DIRECTIONS: Please reproduce the stretch of the listing below from the line containing "How far is pixel" through the line containing "180 centimetres", including both of those lines.

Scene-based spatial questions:
◇ ◇ ◇

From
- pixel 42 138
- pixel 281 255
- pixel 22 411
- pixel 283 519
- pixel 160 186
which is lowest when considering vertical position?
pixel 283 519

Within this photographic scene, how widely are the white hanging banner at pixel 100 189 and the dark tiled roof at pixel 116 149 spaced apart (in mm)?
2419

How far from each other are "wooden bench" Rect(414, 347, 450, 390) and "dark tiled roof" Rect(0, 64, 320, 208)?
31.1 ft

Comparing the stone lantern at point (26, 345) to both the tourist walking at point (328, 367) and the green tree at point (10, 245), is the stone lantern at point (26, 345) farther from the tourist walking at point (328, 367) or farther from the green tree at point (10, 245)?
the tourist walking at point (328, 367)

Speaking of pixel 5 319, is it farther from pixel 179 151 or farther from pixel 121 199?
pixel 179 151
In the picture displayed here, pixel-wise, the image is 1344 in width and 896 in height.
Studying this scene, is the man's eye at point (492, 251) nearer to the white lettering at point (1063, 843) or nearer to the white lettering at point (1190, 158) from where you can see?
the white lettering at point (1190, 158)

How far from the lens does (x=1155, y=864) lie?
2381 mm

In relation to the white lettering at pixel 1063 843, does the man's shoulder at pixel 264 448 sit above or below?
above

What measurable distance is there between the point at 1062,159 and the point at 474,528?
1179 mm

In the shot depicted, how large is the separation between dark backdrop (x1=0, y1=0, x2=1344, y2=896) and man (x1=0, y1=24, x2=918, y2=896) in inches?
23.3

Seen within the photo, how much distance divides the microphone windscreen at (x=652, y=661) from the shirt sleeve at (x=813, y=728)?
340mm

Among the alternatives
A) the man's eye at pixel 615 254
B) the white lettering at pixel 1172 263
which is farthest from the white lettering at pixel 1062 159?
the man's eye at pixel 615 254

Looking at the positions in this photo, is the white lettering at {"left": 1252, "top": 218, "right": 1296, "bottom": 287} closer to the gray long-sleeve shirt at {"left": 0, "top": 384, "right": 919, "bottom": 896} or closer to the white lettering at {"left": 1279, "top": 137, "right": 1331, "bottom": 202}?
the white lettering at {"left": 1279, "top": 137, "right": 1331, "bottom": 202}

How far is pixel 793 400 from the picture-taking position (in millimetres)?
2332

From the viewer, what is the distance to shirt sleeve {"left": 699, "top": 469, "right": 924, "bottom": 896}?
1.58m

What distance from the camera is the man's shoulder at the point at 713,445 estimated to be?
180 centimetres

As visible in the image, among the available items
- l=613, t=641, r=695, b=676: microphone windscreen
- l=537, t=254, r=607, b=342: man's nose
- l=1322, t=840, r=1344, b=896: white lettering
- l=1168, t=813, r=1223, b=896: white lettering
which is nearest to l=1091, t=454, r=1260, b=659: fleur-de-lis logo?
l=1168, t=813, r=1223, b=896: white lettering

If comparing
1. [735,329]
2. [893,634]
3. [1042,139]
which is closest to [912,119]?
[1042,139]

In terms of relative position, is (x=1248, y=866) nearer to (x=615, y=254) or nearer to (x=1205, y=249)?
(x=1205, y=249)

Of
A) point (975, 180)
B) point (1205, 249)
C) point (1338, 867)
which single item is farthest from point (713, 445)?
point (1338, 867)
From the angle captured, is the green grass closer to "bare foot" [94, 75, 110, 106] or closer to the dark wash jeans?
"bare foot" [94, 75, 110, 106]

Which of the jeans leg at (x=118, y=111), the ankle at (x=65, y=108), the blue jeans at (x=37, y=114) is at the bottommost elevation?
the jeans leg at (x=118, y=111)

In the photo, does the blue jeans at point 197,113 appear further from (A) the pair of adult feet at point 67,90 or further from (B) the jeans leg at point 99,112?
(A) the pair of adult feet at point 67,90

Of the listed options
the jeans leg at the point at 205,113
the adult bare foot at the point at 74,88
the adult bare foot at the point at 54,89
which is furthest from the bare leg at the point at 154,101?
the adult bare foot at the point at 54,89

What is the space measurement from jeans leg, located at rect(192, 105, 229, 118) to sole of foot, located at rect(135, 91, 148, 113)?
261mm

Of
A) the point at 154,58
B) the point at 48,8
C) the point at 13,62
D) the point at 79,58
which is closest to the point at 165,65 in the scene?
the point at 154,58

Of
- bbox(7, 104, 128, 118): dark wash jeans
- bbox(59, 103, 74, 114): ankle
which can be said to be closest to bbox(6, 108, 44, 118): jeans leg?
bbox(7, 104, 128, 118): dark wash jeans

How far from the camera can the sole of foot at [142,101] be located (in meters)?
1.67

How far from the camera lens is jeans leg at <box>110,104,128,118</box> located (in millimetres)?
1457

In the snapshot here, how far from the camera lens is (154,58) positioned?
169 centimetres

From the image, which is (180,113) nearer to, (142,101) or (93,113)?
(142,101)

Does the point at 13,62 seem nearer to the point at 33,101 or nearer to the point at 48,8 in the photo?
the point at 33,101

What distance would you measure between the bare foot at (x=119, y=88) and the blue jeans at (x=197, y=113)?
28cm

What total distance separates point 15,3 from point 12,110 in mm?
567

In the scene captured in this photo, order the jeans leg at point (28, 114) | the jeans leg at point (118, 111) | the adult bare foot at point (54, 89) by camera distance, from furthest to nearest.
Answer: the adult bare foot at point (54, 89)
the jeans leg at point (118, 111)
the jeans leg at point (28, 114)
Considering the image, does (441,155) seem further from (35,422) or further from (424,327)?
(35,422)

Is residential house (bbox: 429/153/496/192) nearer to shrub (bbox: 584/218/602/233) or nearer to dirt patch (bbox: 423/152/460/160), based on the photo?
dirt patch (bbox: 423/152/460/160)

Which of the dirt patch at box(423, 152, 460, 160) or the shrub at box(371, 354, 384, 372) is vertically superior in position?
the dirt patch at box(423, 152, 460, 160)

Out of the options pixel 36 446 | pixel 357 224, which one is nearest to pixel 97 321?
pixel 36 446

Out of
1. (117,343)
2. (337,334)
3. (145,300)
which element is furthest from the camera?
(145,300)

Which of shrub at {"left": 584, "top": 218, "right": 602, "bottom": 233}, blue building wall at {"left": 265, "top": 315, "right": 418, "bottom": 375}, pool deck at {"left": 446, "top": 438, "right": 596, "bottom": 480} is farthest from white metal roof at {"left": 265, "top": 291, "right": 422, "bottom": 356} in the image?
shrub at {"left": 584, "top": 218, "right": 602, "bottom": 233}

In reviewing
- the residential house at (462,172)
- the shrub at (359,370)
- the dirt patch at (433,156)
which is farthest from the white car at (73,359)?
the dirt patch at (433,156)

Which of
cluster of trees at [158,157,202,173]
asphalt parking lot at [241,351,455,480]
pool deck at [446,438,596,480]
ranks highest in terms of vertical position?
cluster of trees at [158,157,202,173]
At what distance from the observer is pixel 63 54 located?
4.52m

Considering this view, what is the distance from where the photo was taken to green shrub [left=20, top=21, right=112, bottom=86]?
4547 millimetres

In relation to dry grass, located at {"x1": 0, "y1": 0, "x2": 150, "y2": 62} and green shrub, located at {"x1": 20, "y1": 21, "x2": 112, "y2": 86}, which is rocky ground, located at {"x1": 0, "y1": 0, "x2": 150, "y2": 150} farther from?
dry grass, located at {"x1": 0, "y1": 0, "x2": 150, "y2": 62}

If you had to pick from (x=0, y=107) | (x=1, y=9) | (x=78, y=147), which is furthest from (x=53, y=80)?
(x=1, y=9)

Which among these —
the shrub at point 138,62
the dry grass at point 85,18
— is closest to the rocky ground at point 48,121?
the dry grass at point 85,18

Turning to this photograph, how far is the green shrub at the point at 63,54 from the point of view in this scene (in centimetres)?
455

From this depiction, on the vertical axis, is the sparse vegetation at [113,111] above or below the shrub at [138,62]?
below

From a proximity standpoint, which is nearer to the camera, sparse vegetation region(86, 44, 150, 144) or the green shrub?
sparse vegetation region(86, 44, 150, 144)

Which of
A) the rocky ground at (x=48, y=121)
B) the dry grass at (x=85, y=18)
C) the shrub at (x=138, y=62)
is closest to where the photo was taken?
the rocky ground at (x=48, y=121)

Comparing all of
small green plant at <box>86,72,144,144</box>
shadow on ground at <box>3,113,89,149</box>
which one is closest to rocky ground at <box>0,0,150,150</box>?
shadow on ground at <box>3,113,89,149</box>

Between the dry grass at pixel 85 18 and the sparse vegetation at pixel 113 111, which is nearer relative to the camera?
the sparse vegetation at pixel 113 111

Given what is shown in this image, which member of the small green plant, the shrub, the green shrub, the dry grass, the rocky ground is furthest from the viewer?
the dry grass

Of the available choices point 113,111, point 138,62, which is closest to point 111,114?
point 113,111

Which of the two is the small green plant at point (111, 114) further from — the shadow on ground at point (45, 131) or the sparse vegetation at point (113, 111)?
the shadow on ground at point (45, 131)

◇ ◇ ◇

SOLUTION TO THIS TASK:
How far is pixel 793 400 from the picture-taking position (in millimetres)?
2332

From the viewer, what is the distance to shirt sleeve {"left": 699, "top": 469, "right": 924, "bottom": 896}?
1.58m

What distance from the camera is the man's shoulder at the point at 713,445 estimated to be?
180 centimetres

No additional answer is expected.